Poi la sconvolgente rivelazione: “Magari smetto e entro in servizio per le Ncc”. Certo, un tassista sui cinquemila milanesi è un campione tutt’altro che rappresentativo. Lui, inoltre, è una seconda guida: significa che un titolare di licenza si avvale della sua attività con un turno aggiuntivo al suo. Anche l’autista di Martina, stimolato a dovere, si dimostra abbastanza loquace. Come il collega che sta accompagnando Dario è abbastanza agnostico: “Quando i tassisti hanno protestato per il lancio di UberPop avevano ragione, è una cosa un po’ forzata. È successo ai Giardini pubblici, quando l’amministratore delegato di Uber ha lanciato il servizio, non so se lo ha sentito”.
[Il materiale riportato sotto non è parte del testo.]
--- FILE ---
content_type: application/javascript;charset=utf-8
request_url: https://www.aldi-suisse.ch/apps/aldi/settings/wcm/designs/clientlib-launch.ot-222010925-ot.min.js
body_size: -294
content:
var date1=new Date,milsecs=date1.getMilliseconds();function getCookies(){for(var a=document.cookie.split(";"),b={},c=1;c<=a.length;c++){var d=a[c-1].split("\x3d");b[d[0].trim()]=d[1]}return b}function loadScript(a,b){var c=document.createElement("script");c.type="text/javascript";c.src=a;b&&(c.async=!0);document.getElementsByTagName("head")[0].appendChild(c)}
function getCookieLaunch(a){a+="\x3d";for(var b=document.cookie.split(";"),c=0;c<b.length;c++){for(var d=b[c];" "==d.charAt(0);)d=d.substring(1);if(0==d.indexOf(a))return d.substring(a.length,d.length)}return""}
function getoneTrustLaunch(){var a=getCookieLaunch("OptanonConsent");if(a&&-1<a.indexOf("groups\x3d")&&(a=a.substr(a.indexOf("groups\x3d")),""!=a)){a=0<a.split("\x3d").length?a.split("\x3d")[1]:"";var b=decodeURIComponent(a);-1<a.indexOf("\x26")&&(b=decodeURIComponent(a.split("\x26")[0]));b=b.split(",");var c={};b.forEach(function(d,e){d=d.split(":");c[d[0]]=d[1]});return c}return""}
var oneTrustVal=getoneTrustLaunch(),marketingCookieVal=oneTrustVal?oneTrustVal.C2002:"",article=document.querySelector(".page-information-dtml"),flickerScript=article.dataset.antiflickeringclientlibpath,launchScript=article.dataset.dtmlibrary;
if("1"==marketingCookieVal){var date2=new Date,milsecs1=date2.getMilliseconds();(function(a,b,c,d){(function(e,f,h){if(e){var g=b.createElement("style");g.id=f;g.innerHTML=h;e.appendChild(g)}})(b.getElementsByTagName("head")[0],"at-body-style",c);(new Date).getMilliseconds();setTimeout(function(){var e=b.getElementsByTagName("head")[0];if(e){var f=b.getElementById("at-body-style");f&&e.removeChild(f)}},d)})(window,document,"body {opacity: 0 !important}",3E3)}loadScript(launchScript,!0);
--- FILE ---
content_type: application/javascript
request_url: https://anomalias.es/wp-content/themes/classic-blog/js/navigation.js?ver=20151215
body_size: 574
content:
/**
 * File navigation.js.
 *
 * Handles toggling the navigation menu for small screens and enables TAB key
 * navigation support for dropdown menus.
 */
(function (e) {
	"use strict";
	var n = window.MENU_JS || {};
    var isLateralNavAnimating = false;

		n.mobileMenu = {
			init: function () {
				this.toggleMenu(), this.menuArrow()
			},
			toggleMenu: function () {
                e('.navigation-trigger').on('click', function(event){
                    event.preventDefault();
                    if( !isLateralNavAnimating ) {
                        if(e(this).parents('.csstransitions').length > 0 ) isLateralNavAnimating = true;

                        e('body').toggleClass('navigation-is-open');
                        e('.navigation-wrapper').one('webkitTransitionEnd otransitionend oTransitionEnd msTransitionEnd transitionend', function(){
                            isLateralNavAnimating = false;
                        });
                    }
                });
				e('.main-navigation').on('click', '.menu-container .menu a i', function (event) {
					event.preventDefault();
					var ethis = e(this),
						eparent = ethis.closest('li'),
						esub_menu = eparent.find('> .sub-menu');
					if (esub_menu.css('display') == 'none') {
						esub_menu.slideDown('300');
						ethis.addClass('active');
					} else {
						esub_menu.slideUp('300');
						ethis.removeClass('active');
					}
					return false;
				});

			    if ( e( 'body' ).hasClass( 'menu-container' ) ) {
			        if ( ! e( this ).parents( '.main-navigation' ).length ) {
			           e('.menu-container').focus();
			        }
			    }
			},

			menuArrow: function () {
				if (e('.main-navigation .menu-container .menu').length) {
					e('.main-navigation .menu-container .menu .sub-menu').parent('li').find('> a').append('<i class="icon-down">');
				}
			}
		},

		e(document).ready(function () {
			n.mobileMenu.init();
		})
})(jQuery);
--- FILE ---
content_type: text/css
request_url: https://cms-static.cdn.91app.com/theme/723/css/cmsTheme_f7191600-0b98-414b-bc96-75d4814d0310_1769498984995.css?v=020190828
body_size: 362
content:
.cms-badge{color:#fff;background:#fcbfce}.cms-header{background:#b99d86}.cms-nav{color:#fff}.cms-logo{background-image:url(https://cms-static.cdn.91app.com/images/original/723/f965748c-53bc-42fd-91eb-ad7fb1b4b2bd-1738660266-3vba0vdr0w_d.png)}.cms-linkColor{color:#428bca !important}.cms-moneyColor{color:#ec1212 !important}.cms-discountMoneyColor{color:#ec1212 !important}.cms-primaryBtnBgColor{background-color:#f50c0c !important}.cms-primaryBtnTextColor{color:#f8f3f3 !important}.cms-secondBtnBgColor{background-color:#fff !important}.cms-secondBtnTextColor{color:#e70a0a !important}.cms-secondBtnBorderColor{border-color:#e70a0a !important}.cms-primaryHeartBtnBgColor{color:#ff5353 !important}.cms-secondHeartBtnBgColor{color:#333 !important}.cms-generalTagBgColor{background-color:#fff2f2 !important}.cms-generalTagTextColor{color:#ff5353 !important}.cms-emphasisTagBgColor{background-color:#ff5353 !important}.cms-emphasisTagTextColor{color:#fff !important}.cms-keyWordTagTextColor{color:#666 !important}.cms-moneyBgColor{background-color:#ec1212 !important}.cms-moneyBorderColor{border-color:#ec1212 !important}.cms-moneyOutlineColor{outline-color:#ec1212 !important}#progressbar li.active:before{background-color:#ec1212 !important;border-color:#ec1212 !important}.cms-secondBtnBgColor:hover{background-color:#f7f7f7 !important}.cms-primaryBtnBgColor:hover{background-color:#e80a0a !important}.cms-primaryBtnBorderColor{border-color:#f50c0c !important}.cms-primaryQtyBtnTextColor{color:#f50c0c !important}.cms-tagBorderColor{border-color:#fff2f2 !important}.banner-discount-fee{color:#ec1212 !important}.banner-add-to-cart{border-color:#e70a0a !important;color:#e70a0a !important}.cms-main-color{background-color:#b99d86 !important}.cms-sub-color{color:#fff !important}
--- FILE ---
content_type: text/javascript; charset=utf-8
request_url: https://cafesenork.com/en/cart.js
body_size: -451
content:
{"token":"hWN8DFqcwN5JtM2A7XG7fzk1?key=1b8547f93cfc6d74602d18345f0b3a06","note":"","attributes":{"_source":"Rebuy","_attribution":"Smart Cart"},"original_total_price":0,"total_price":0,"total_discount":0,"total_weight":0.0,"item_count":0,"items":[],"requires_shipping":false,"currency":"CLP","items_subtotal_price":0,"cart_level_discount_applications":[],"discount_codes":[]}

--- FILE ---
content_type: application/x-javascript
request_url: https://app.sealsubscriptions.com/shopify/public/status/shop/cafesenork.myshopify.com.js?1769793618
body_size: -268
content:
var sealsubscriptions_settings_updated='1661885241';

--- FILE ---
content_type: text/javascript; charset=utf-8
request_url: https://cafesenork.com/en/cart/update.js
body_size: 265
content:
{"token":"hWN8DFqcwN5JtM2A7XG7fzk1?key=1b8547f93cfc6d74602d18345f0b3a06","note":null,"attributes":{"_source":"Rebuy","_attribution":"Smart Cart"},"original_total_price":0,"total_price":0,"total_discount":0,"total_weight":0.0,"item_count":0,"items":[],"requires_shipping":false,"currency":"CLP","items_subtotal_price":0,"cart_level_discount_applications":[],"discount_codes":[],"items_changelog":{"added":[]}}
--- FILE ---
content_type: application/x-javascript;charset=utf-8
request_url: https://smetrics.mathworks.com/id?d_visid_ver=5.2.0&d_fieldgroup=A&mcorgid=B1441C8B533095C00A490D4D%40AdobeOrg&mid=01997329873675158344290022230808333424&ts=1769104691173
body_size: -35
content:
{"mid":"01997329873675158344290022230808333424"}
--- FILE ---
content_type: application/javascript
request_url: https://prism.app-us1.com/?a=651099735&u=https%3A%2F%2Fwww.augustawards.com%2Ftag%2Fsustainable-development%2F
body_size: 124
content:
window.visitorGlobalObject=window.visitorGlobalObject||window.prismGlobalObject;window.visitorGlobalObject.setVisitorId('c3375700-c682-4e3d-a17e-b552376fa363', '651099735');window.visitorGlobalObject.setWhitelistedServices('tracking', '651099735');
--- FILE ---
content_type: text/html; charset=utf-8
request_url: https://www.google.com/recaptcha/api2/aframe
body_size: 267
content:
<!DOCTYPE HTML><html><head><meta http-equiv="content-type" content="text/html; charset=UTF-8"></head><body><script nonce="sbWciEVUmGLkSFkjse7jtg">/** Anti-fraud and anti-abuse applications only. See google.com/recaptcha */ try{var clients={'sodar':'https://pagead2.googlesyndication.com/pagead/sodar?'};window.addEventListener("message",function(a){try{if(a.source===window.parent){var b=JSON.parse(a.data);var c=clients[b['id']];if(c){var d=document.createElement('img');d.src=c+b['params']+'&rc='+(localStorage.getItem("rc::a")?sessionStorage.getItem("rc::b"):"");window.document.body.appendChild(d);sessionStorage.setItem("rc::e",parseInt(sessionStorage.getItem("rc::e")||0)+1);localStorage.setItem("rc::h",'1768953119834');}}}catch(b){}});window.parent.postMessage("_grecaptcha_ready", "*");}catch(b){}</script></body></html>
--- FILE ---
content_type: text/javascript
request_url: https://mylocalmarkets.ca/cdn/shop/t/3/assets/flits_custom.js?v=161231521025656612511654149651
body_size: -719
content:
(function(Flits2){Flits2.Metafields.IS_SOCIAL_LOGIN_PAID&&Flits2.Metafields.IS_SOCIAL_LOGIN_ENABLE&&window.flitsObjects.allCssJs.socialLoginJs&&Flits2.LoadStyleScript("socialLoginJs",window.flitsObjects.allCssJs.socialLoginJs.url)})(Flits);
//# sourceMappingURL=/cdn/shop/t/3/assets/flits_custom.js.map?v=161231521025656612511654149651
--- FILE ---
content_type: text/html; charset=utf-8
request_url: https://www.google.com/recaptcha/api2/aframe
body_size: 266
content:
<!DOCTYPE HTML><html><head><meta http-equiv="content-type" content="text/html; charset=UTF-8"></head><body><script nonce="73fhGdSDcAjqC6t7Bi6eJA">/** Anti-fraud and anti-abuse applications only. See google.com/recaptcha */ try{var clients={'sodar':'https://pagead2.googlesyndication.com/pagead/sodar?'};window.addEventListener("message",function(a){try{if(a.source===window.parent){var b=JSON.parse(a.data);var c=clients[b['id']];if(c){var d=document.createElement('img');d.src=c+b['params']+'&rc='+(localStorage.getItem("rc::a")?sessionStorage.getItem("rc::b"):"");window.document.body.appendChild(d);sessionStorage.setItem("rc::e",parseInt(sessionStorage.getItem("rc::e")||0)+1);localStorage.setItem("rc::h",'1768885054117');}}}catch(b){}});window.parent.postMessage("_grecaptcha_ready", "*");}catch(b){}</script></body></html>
Lo abbiamo sentito, lo abbiamo sentito: il teatro della protesta era il Wired Next Fest. Racconta come Uber per lui sia un modo per arrotondare: “Questa mattina dovevo portare un cliente a Malpensa, oggi pomeriggio ne ho un altro. Intanto prendo due o tre corse e vado a mangiare dei miei genitori”. Gli spostamenti verso l’aeroporto sono quelli pianificati nel modo canonico: giorni od ore prima con il cliente che si rivolge alla sede e prenota la corsa. Uber, per lui, è un’attività che in alcun modo sostituisce quella tradizionale degli Ncc. “Per alcuni dei miei colleghi non è così, però”, ha precisato. “Magari prendono macchine un po’ più vecchie e tengono l’applicazione accesa per tutto il giorno, quando hanno fatto tra i 100 e i 250 euro la giornata è portata a casa.
Forse Uber dovrebbe essere un po’ più selettivo e accettare solo automobili di un certo livello”. Martina ha provato a chiedergli quanto fosse il suo guadagno settimanale con l’app, ma non c’è stato niente da fare: dei (suoi) soldi non ha voluto parlare. Fra un confessione e l’altra, e l’imbottigliamento dopo piazza 24 Maggio, i nostri eroi sono arrivati a Porta Genova. Martina alle 9:27, Dario 7 minuti prima. Martina, utilizzando Uber, non ha dovuto estrarre il portafoglio e si è limitata a farsi aprire la portiera per scendere dalla vettura, questa volta l’autista si è ricordato del gesto. Ha speso 26 euro e la ricevuta le è arrivata qualche minuto dopo con una email. Dario ha speso 17 euro, ma per pagare ha dovuto attendere che il tassista accendesse il Pos. Minuti che gli sono costati 10 centesimi tondi tondi, visto che il tassametro al momento dell’ultima frenata segnava 16,90.